Aan het einde van de Tweede Wereldoorlog had het Rode Leger, dat spoedig (in 1946) zou worden omgedoopt tot het Sovjetleger, ongeveer 9,8 miljoen mensen gevormd in ongeveer 500 divisies van verschillende typen. Dit aantal werd relatief snel verminderd, maar tijdens de Koude Oorlog (1945-1991) varieerde het totale aantal Sovjet-strijdkrachten van ongeveer 2,8 tot ongeveer 5,3 miljoen mensen. Halverwege de jaren tachtig, d.w.z. tijdens de oorlog in Afghanistan, telden de Sovjet-landstrijdkrachten ongeveer 210 divisies, waarvan maar liefst 160 divisies gemotoriseerde infanteriedivisies bestaande uit dienstplichtigen. De gemotoriseerde geweerdivisie bestond uit drie infanterieregimenten, een gepantserd regiment, een gemotoriseerd artillerieregiment en talrijke ondersteunende eenheden, voornamelijk gekenmerkt door een relatief sterke luchtafweerverdediging bestaande uit artillerie- en raketsets. Het basiswapen van de Sovjet-infanterieman in die tijd was het zeer succesvolle AK-47 machinegeweer, later gemoderniseerd tot de AK-74-standaard. De ondersteunende wapens waren lichte en zware machinegeweren.

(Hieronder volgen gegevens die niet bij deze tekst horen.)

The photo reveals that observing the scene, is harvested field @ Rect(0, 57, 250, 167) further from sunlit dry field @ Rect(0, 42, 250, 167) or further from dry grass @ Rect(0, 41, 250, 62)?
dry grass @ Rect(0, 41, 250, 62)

Wheeled Armored Personnel Carriers (APC's) waren een belangrijk transportmiddel, aanvankelijk waren het BTR-152, maar later BTR-60, BTR-70 en BTR-80. Aangenomen wordt dat er rond 1990 ongeveer 70.000 verschillende soorten pantserwagens waren in verschillende technische omstandigheden in het Sovjetleger. Het is de moeite waard eraan toe te voegen dat de Sovjet-eenheden tijdens de Koude Oorlog voornamelijk werden getraind voor grootschalige conflicten met de NAVO, en West-Europa werd als het meest waarschijnlijke operatiegebied beschouwd. In een dergelijk conflict werd aangenomen dat de voortgang van de gemotoriseerde infanteriedivisie in de eerste 3-4 dagen van de operatie van 80 tot 100 kilometer zou zijn.